Weiters wird zum vom Bf. vorgebrachten Argument, dass der Bf. mehrmals im Jahr nach Ungarn fahren müsse, um seinen Vater zu dessen Physiotherapie zu begleiten ausgeführt, dass auch keine außergewöhnlichen Belastungen nach § 34 EStG 1988 vorliegen.
Gemäß § 34 Abs. 1 EStG 1988 sind bei der Ermittlung des Einkommens eines unbeschränkt Steuerpflichtigen außergewöhnliche Belastungen abzuziehen. Die Belastung muss insbesondere außergewöhnlich sein (Z 1) und zwangsläufig erwachsen (Z 2). Die Belastung ist nach § 34 Abs. 2 EStG 1988 außergewöhnlich, soweit sie höher ist als jene, die der Mehrzahl der Steuerpflichtigen gleicher Einkommensverhältnisse und gleicher Vermögensverhältnisse erwächst. Die Belastung erwächst nach § 34 Abs. 3 EStG 1988 dem Steuerpflichtigen zwangsläufig, wenn er sich ihr aus tatsächlichen, rechtlichen oder sittlichen Gründen nicht entziehen kann.
Nach der Rechtsprechung des Verwaltungsgerichtshofes mangelt es bei Fahrtkosten, die ihre Ursache in der Betreuung eines betagten Elternteils haben, etwa anlässlich der Begleitung bei Spaziergängen, verschiedenen Besorgungen oder Arztbesuchen, am Merkmal der Außergewöhnlichkeit (zuletzt mwV). Die Fahrtkosten des Bf. nach Ungarn zur Begleitung des Vaters zu den Therapien stellen entsprechend keine außergewöhnlichen Belastungen dar.

Die geltend gemachten Kosten des Bf. für die Fahrten von OrtBf nach Ort1/Ungarn waren daher nicht abzugsfähig und war spruchgemäß zu entscheiden.

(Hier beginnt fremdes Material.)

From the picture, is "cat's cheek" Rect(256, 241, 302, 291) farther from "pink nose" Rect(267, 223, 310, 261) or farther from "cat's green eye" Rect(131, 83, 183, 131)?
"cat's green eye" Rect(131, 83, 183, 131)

Zu Spruchpunkt II. (Revision)

Gegen ein Erkenntnis des Bundesfinanzgerichtes ist die Revision zulässig, wenn sie von der Lösung einer Rechtsfrage abhängt, der grundsätzliche Bedeutung zukommt, insbesondere weil das Erkenntnis von der Rechtsprechung des Verwaltungsgerichtshofes abweicht, eine solche Rechtsprechung fehlt oder die zu lösende Rechtsfrage in der bisherigen Rechtsprechung des Verwaltungsgerichtshofes nicht einheitlich beantwortet wird.

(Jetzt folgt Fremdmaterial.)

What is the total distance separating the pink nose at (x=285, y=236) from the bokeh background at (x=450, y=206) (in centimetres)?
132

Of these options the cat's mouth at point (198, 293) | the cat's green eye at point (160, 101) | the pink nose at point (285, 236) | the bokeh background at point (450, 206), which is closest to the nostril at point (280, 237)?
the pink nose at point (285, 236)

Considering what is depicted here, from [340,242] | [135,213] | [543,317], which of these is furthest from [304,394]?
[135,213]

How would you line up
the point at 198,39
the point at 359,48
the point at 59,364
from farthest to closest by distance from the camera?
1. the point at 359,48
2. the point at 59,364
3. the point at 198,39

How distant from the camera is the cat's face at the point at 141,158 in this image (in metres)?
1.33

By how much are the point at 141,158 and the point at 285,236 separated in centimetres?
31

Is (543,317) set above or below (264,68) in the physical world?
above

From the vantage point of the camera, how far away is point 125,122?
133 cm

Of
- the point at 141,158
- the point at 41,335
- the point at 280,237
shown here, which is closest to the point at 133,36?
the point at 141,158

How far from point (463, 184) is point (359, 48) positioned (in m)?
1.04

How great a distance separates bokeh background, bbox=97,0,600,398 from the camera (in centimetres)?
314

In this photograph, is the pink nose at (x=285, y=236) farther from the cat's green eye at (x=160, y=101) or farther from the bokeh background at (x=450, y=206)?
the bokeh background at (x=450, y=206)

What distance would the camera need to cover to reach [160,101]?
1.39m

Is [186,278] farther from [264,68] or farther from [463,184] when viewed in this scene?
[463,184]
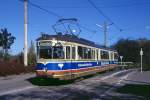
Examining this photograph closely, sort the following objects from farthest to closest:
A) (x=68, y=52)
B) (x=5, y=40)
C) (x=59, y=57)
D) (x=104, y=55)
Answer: (x=5, y=40), (x=104, y=55), (x=68, y=52), (x=59, y=57)

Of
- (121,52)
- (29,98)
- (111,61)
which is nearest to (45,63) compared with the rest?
(29,98)

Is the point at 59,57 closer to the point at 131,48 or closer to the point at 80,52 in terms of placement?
the point at 80,52

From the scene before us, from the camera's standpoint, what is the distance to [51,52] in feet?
83.7

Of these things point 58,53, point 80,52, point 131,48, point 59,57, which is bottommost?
point 59,57

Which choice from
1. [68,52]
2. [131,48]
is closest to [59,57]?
Result: [68,52]

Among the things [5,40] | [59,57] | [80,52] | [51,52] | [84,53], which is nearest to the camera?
[51,52]

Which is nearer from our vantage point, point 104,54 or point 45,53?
point 45,53

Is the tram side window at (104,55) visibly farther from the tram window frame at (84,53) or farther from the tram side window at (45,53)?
the tram side window at (45,53)

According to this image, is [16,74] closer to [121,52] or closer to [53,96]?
[53,96]

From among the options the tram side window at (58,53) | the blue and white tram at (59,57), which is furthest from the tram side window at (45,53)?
the tram side window at (58,53)

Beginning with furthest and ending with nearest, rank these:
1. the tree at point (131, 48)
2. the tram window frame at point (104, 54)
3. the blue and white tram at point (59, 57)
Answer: the tree at point (131, 48)
the tram window frame at point (104, 54)
the blue and white tram at point (59, 57)

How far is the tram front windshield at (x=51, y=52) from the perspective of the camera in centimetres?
2550

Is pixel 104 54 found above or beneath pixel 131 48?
beneath

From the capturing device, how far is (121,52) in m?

Das gegenständliche Erkenntnis stützt sich auf die ergangene und im Entscheidungstext angeführte höchstgerichtliche Judikatur. Entsprechend liegt keine Rechtsfrage, der grundsätzliche Bedeutung zukommt, vor und war auszusprechen, dass die Revision unzulässig ist.